RECORDS FOR THE EXERCISE →
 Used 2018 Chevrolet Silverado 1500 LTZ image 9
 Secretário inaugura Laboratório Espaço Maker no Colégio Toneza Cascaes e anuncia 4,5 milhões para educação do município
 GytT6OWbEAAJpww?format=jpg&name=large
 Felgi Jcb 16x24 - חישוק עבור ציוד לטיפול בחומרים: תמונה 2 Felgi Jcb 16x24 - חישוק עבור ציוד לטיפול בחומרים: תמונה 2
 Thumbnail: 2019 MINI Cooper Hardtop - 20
--
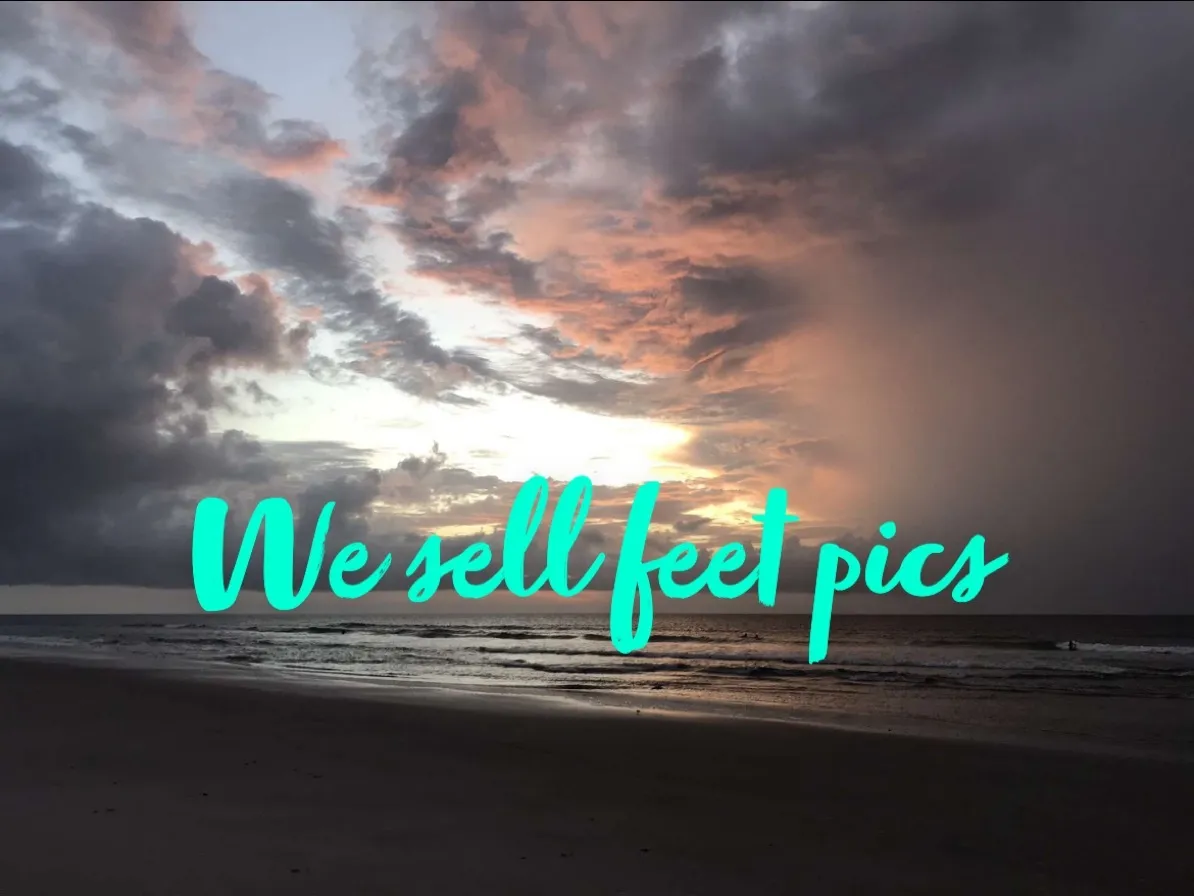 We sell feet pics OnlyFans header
...
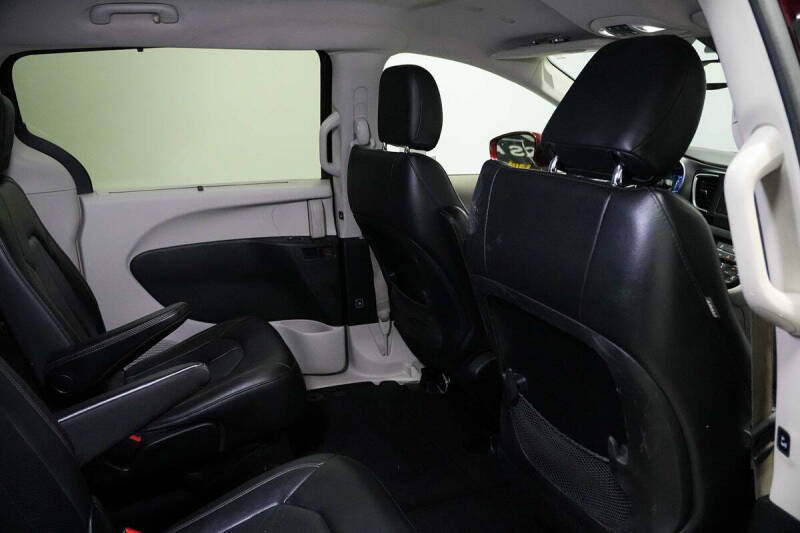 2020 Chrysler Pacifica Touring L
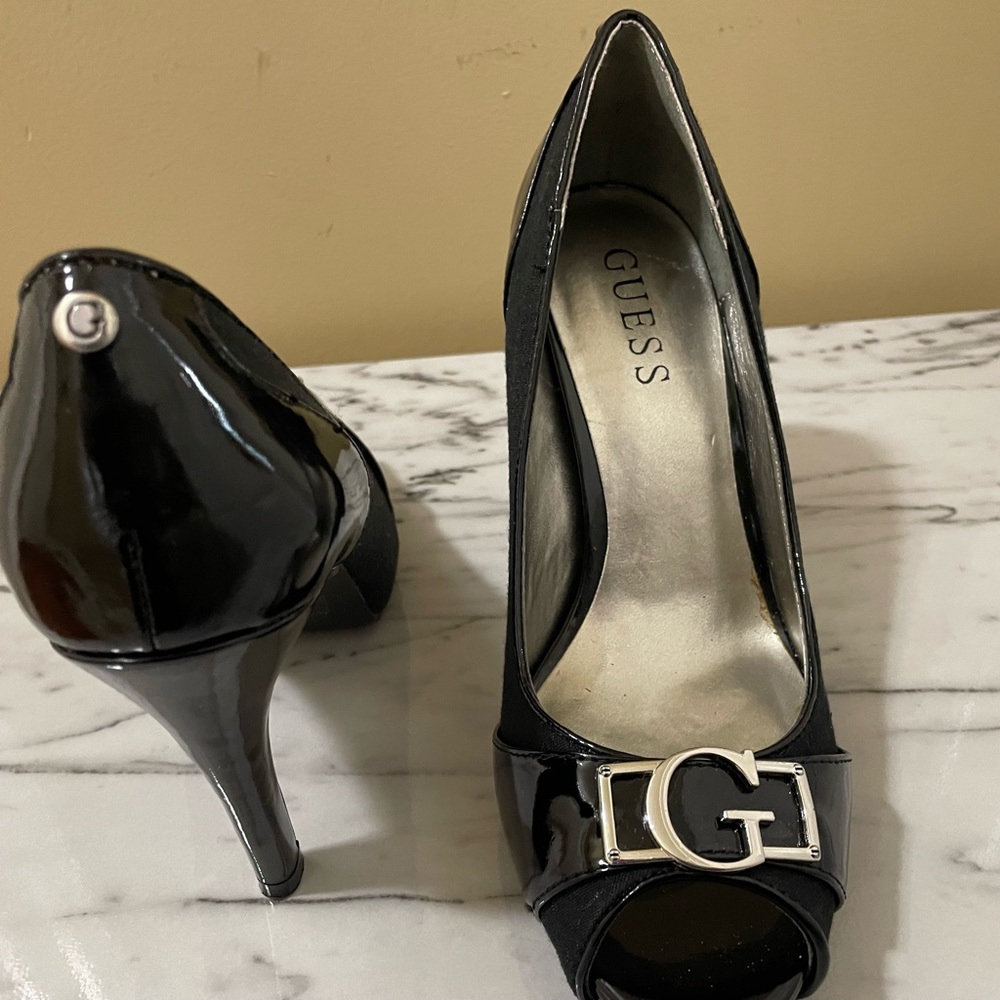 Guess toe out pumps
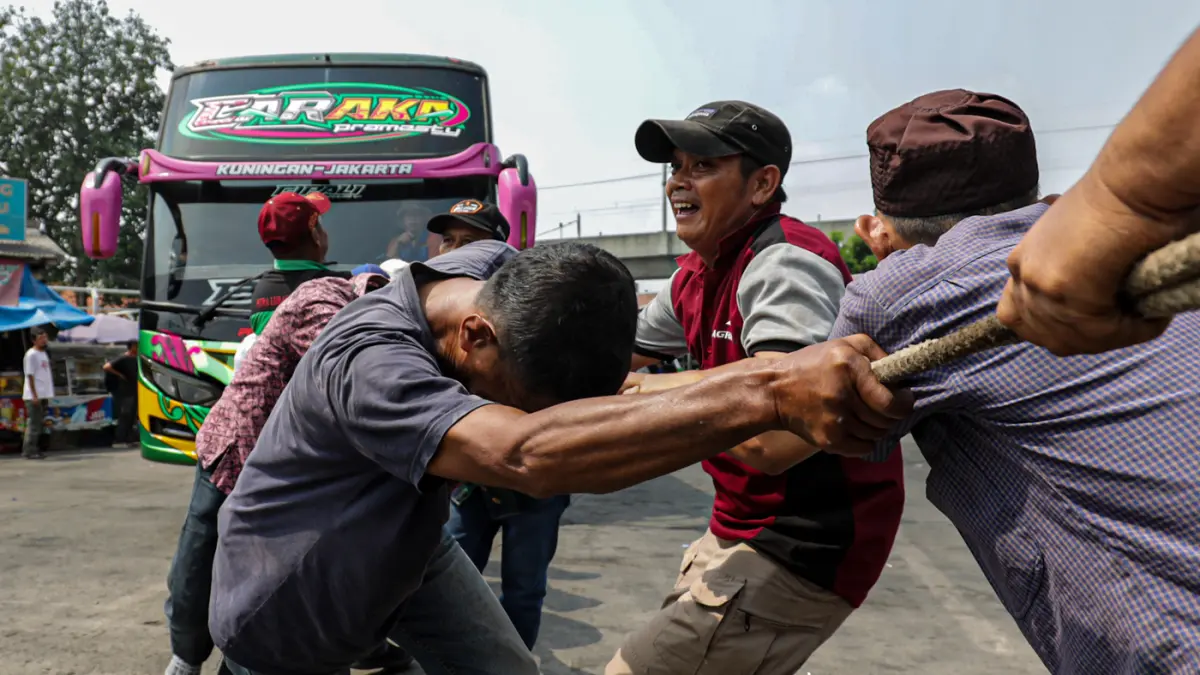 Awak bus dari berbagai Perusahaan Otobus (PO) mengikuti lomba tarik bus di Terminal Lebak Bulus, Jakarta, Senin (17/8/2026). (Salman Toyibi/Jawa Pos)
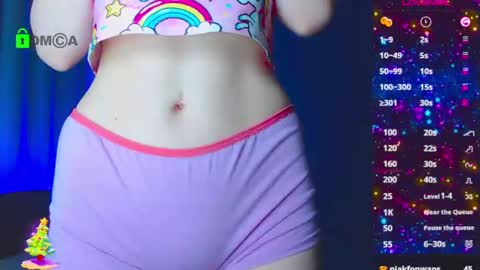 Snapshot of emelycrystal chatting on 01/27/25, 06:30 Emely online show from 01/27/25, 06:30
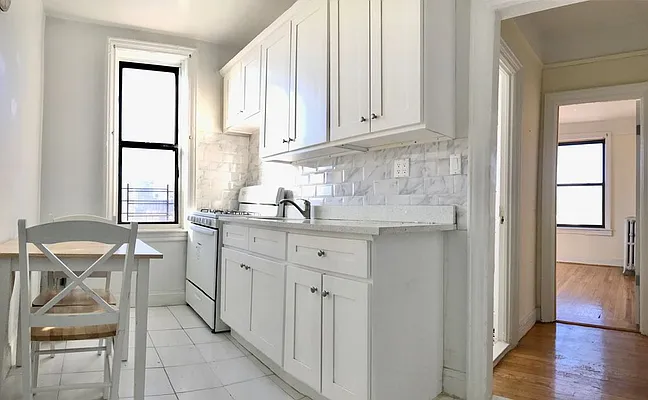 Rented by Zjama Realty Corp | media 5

BRIEF → Write out word for word the lines of the listing above from the line with "Awak bus dari" to the line with "Rented by Zjama Realty Corp | media 5", taking in both of those lines but no pictures.

ANSWER →
 Awak bus dari berbagai Perusahaan Otobus (PO) mengikuti lomba tarik bus di Terminal Lebak Bulus, Jakarta, Senin (17/8/2026). (Salman Toyibi/Jawa Pos)
 Snapshot of emelycrystal chatting on 01/27/25, 06:30 Emely online show from 01/27/25, 06:30
 Rented by Zjama Realty Corp | media 5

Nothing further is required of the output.